The very simple answer is that in a capitalist system a vast portion of the population is dependent for its living upon the selling of their labour, which results in wage slavery and private hierarchy. Anarchism is a vital philosophy that not only touches politics but also economics, in the Rothbardian interpretation the "no-ruler" characteristic of anarchism is only relevant for "government rulers", while the "private ruler" is acceptable (e.g.: your "boss", the one telling you what to do in order for you to be able to survive thanks to the wage he is paying you). For a classic anarchist no ruler is acceptable, private or public.

TL;DR -> in a capitalist society, the wealthier de facto rules, thus the "no-ruler" principle is impossible. It can be argued that a very primitive form of "anarcho-capitalism" already took place in the middle ages, and those where hierarchic societies (in fact many Rothbardian followers present the Medieval Iceland (https://mises.org/daily/1121) society as an example of anarcho-capitalism. They like this example because Medieval Iceland was relatively peaceful, but still it was a highly hierarchic society where the minority of wealthier decided the fate of the majority of poorer. The funding principle is "you can have justice if you have the resources to pay for it") ,

I'll try to elaborate more later on.


Title: Re: Radical Feminism (continued from Capitalism)
Post by: ErisDiscordia on July 17, 2013, 11:42:15 AM
Thanks for your reply Rampion, it certainly gives food for thought.

I find myself going back and forth on this issue. I think the very word "capitalism" is at the root of a lot of confusion. It's been used and abused and changed its meaning many times so that I find when I hear people talking about "capitalism" most everyone has something a bit different in mind. Even though etymologically speaking it should be quite clear - capitalism is any system of thought putting the concept of "capital" at its core. Which makes me wonder: how can we organize ourselves in a peaceful way without the concept of capital?

┄┄┄┄┄┄

THE TASKS:
a - Using the forum post, explain in one to three sentences why it says Rothbardian followers like to point to Medieval Iceland.
b - Write out everything in the forum post from "TL;DR -> in" down to "(continued from Capitalism)", switching "wealthier" to "richer".

INFORMATION SHOWN:
┄┄┄┄┄┄

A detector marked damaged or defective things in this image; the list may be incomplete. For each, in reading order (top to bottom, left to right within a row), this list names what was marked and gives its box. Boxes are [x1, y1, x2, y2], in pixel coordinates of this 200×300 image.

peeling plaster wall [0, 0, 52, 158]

┄┄┄┄┄┄

ANSWERS IN ORDER:
a - They like the example because Medieval Iceland was relatively peaceful. The post adds that it was still a highly hierarchic society where a wealthier minority decided the fate of the poorer majority.

b -
TL;DR -> in a capitalist society, the richer de facto rules, thus the "no-ruler" principle is impossible. It can be argued that a very primitive form of "anarcho-capitalism" already took place in the middle ages, and those where hierarchic societies (in fact many Rothbardian followers present the Medieval Iceland (https://mises.org/daily/1121) society as an example of anarcho-capitalism. They like this example because Medieval Iceland was relatively peaceful, but still it was a highly hierarchic society where the minority of richer decided the fate of the majority of poorer. The funding principle is "you can have justice if you have the resources to pay for it") ,

I'll try to elaborate more later on.


Title: Re: Radical Feminism (continued from Capitalism)